En los estantes de novedades discográficas esplende un documento revelador: La Belle Époque. El México de Ricardo Castro (Merino Records).

Se trata del nuevo trabajo del pianista mexicano Armando Merino, quien acumula discografía descomunal en territorio donde los apoyos escasean: el rescate de nuestra música.

El maestro Merino ha grabado una cantidad considerable de muy buenos discos, siempre diseñados con pulcritud y ejecutados con maestría: ’S Wonderful (Quindecim Recordings) reúne música de los años 20 y 30 del siglo XX (Gershwin, Revueltas, Lecuona, Chávez, Ginastera); Azulejos (Quindecim) contiene obras de Albéniz, Halffter, Alicia Urreta, Lavista, Bernal Jiménez, Moreno, Surinach y del propio Ricardo Castro, a quien dedicó, como lo hizo con Manuel M. Ponce: Los 8 ciclos para voz y piano (Quindecim), un álbum para interpretar Los valses completos de Ricardo Castro (Quindecim).

Su nueva grabación, que hoy nos ocupa, La Belle Époque, tiene entre sus grandes méritos haber sido producida con financiamiento del propio Armando Merino.

Su nuevo trabajo, en esta su trayectoria discográfica diríase heroica, está dedicado por entero a uno de los compositores más importantes de todo el siglo XIX mexicano: Ricardo Castro (1864-1907).

Fue grabado en ocasión del sesquicentenario del autor, en 2014, e incluye estrenos mundiales en disco.

Es un muy buen disco, con música amena, interesante, apasionada. El desempeño interpretativo de Armando Merino es de primer nivel. El escucha disfruta, se asombra. Descubre.

Ricardo Castro es, con Gustavo E. Campa, Carlos Meneses y Felipe Villanueva, emblema de la cultura musical que se desarrolló durante el porfiriato.

Habrá que decir en este momento que prácticamente toda la música mexicana del siglo XIX padeció desprecio, aislamiento, casi repudio, y por lo menos indiferencia en la cultura mexicana durante mucho tiempo.

El musicólogo Karl Bellinghausen fue el primero en hacer notar que tal menosprecio obedecía a cuestiones de índole ideológica: el efecto dominó del nacionalismo musical mexicano, producto de la Revolución de 1910, creó un entorno donde no cabía lo que no es mexicano.

También, la cuestión religiosa. Además de afrancesada y burguesa, la música del siglo XIX mexicano era mocha.

Ahora, con el advenimiento de los gobiernos de derecha por doquier y después de haber padecido dos sexenios panistas en México, entre el nuevo panorama hay situaciones, empero, positivas, por ejemplo que, dado que la historia es un proceso en continuo cambio y evolución, ya no se desprecia tal momento histórico cultural mexicano, nuestro siglo XIX, ni por aburguesado ni por mocho.

### [QUÉ TRABAJAR]
Según el texto sobre el disco de Armando Merino, ¿en qué año se grabó La Belle Époque y con qué ocasión? Los ítems son material aparte, sin relación con el texto.

### [CONJUNTO DE DATOS]
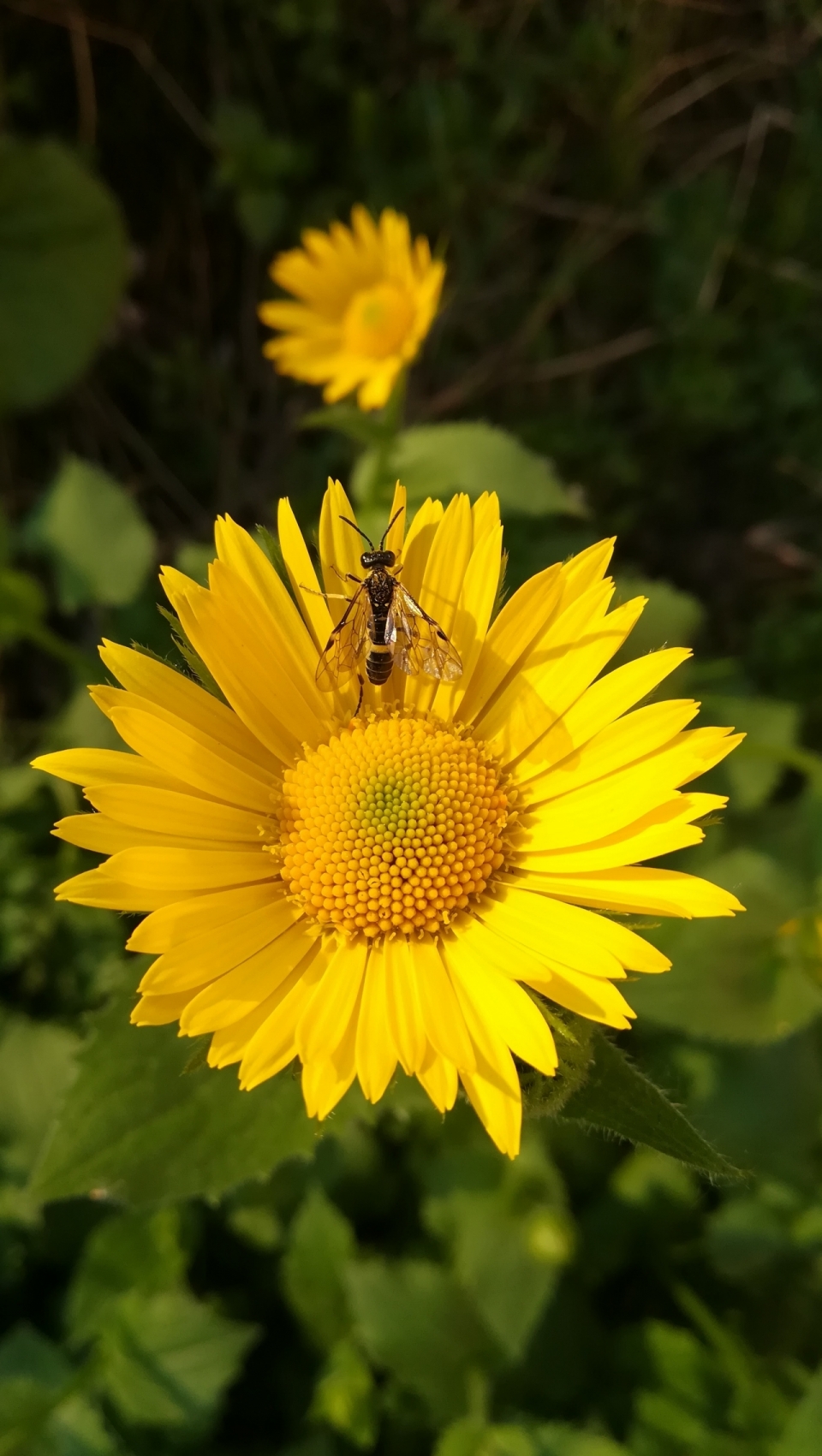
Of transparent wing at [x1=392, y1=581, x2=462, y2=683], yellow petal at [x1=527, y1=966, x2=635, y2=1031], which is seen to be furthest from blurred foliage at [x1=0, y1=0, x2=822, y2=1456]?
transparent wing at [x1=392, y1=581, x2=462, y2=683]

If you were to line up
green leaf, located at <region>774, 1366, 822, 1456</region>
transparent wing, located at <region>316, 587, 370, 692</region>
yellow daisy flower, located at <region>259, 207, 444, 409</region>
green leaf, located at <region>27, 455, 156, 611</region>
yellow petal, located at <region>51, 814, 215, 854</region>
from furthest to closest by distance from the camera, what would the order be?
yellow daisy flower, located at <region>259, 207, 444, 409</region> → green leaf, located at <region>27, 455, 156, 611</region> → green leaf, located at <region>774, 1366, 822, 1456</region> → transparent wing, located at <region>316, 587, 370, 692</region> → yellow petal, located at <region>51, 814, 215, 854</region>

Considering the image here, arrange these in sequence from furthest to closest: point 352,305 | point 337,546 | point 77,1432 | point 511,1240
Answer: point 352,305, point 511,1240, point 77,1432, point 337,546

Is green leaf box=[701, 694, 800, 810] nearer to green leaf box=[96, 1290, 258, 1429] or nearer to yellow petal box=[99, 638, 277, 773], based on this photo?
yellow petal box=[99, 638, 277, 773]

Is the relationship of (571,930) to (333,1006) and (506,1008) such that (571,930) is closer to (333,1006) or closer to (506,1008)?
(506,1008)

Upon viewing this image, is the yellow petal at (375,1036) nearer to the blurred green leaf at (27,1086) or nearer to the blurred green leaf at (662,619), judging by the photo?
the blurred green leaf at (27,1086)

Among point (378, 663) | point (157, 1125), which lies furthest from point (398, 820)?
point (157, 1125)

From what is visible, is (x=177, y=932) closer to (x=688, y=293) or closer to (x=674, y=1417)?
(x=674, y=1417)
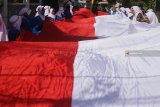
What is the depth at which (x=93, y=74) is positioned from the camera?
3.80m

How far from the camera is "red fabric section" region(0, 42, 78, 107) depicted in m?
3.69

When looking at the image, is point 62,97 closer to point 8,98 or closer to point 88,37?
point 8,98

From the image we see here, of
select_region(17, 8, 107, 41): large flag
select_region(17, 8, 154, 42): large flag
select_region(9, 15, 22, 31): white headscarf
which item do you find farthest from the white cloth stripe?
select_region(17, 8, 154, 42): large flag

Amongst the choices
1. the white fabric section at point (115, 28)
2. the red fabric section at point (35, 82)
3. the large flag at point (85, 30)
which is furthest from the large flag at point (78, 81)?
the white fabric section at point (115, 28)

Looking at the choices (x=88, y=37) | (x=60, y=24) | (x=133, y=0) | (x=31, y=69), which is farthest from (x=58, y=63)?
(x=133, y=0)

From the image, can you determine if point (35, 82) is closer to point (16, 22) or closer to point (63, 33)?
point (16, 22)

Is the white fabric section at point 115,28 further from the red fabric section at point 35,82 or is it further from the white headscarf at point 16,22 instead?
the red fabric section at point 35,82

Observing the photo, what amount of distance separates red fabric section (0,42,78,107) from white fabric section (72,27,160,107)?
0.32 feet

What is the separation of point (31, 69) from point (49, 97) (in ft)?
1.02

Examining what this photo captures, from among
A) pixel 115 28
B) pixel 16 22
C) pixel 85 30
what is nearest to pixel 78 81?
pixel 16 22

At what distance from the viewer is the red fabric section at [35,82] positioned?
369 cm

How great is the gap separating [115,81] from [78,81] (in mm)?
316

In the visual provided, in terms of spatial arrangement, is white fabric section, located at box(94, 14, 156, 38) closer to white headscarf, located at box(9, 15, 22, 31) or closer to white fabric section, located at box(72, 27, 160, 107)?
white headscarf, located at box(9, 15, 22, 31)

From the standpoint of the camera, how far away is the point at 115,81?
3.80m
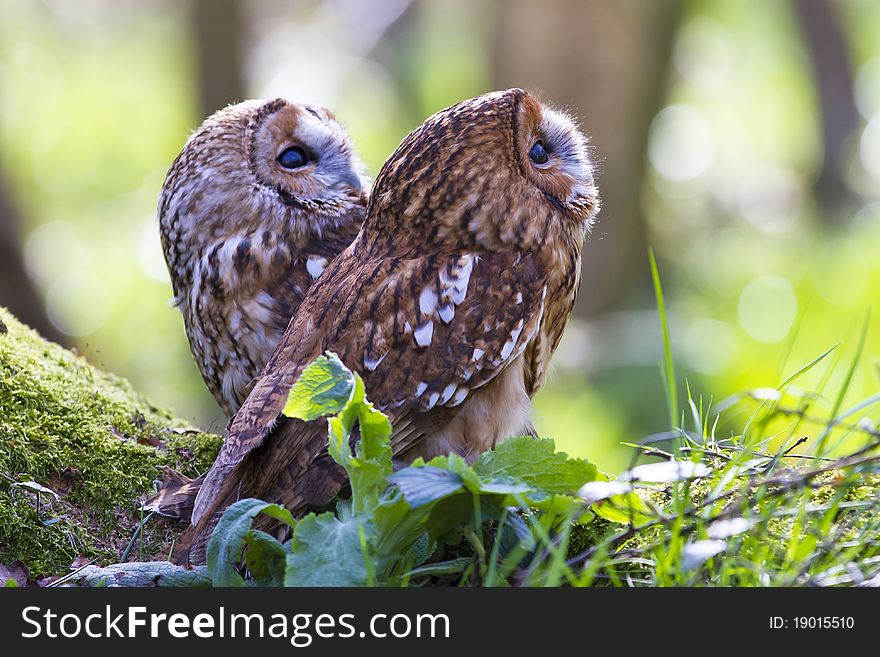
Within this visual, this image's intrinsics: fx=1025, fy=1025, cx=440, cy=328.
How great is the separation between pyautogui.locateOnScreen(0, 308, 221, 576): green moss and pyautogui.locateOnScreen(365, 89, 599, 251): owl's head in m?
0.93

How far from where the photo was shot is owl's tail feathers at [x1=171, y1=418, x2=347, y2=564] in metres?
2.37

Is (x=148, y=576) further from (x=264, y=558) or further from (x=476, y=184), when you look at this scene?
(x=476, y=184)

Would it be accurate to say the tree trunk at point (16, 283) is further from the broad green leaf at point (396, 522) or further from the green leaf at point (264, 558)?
the broad green leaf at point (396, 522)

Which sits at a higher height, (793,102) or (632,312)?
(793,102)

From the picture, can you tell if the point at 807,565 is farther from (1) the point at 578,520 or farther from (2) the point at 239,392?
(2) the point at 239,392

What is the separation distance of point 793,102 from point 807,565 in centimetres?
1276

### [SOLUCIÓN DEL EJERCICIO]
En 2014, con ocasión del sesquicentenario de Ricardo Castro.